DATASET EXTRACT:
==========

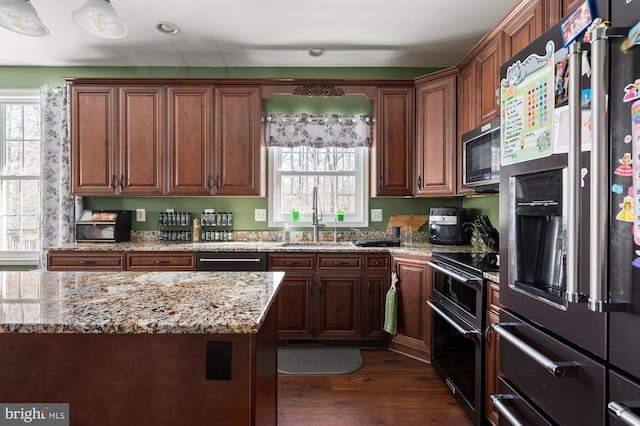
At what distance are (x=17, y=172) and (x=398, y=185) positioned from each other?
4.01 metres

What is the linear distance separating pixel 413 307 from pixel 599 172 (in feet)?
7.10

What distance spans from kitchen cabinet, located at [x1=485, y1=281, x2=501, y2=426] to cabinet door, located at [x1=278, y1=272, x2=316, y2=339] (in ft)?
4.97

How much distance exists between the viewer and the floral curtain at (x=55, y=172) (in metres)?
3.35

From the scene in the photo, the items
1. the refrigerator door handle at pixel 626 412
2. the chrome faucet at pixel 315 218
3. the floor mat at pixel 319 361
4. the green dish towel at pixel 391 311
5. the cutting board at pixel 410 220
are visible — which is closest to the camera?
the refrigerator door handle at pixel 626 412

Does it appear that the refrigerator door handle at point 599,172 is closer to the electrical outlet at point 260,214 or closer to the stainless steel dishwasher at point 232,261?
the stainless steel dishwasher at point 232,261

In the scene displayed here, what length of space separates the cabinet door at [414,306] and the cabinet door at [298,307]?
0.75m

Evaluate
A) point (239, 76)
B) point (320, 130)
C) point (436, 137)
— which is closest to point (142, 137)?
point (239, 76)

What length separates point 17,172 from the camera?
364cm

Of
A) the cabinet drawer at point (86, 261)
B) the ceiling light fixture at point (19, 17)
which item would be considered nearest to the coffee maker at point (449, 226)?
the cabinet drawer at point (86, 261)

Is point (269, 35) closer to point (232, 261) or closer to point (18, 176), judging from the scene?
point (232, 261)

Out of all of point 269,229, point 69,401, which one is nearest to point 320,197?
point 269,229

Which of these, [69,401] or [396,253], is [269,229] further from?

==========

WRITTEN REQUEST: Reproduce verbatim the stretch of items from the line containing "Does it appear" through the end of the items, including both ends.

RESULT:
Does it appear that the refrigerator door handle at point 599,172 is closer to the electrical outlet at point 260,214 or closer to the stainless steel dishwasher at point 232,261?
the stainless steel dishwasher at point 232,261

In the scene displayed here, what length of space separates the cabinet door at [414,306] and the cabinet door at [298,307]?
0.75m

Evaluate
A) point (239, 76)
B) point (320, 130)
C) point (436, 137)
— which is closest to point (142, 137)?
point (239, 76)

What length separates point 17,172 from the camera?
364cm

Of
A) the cabinet drawer at point (86, 261)
B) the ceiling light fixture at point (19, 17)
which item would be considered nearest to the coffee maker at point (449, 226)?
the cabinet drawer at point (86, 261)

Is point (269, 35) closer to point (232, 261) or closer to point (18, 176), judging from the scene?
point (232, 261)

Out of all of point 269,229, point 69,401, which one is nearest to point 320,197?
point 269,229

Which of these, [69,401] or [396,253], is [269,229] further from?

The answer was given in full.